世界に誇る究極の美 第2回 ヤマトタマムシ-6

タマムシ捕り名人からのノウハウ

「玉虫の会」会長の本業は民宿のご主人である。
 会長さん曰く「このあたりはよく飛んでいる」とのことだが、その日はまだ目にしていない。どうしても捕獲したいとお願いすると、必ず舞っているケヤキを案内してくれることに。エノキでなくケヤキなんだ。いままでエノキを探していたのに、どういうこと?まあ、それでもタマムシがいれば構わない。

案内されたのはエノキではなくケヤキだった。


 いざ、タマムシの木へ。勢い込んで買ったばかりの柄が2メートルはある捕虫網を用意すると、会長さんが苦笑い。「それじゃ、無理だよ」と自分が普段使っている捕虫網を物置の奥から取り出してくる。見て、びっくり。網の直径は50cm以上はあるだろう。網は太いナイロンでできており、まるで漁師が使う魚用の頑丈さだ。柄を伸ばすとゆうに5mはある。手作りらしいが、このぐらいの大きさがなければとてもタマムシの捕獲などできないらしい。

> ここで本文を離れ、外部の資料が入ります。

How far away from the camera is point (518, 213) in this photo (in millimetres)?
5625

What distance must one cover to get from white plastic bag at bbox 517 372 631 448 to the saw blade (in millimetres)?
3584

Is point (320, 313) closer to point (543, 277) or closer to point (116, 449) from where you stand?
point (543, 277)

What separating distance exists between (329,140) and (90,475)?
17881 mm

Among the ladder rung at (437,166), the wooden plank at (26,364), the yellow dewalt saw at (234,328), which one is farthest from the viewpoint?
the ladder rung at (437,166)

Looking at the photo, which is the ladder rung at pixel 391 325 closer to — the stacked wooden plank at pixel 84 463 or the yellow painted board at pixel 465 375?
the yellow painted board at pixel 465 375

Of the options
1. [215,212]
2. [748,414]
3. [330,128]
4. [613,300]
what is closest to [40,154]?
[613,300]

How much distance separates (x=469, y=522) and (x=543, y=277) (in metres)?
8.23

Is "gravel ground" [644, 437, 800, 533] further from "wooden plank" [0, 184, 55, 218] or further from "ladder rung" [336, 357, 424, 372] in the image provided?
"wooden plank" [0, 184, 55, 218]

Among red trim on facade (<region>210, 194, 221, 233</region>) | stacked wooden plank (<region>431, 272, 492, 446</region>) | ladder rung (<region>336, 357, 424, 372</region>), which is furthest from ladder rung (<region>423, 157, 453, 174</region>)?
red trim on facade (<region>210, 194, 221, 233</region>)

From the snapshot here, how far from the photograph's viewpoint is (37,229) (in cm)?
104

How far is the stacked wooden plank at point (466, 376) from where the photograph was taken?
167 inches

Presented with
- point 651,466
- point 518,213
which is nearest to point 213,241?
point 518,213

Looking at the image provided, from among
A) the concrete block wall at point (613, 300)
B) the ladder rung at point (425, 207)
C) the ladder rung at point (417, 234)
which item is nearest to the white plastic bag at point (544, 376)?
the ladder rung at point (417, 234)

市販の捕虫網と名人自作の網。大きさも長さも全く違う。持っているのは名人


 自分の貧弱な捕虫網を携えて、巨大な捕虫網を抱える今井さんの後に続いた。
 ケヤキは街中でもかなり背の高いものが多い。江戸時代から街道沿いの道しるべとして植えられたことから、高齢樹が多いためだろう。虫にも強く、枯葉は厄介ながらも比較的手間が掛からないことも、街の至る所で見られる理由だ。案内されたケヤキは想定以上の大きさだった。
 川沿いの大きなケヤキに光沢をひけらかして舞っている小さな影をすぐに発見。そこで今井さんが手にしている巨大捕虫網の理由が分かった。タマムシは確かに多数確認できたが、かなり高い場所にしか飛んでいない。今井さんの巨大捕虫網でさえ難しいのではないのか、と思える。ましてや、自分の持っている貧弱な捕虫網など、何の役にも立たない。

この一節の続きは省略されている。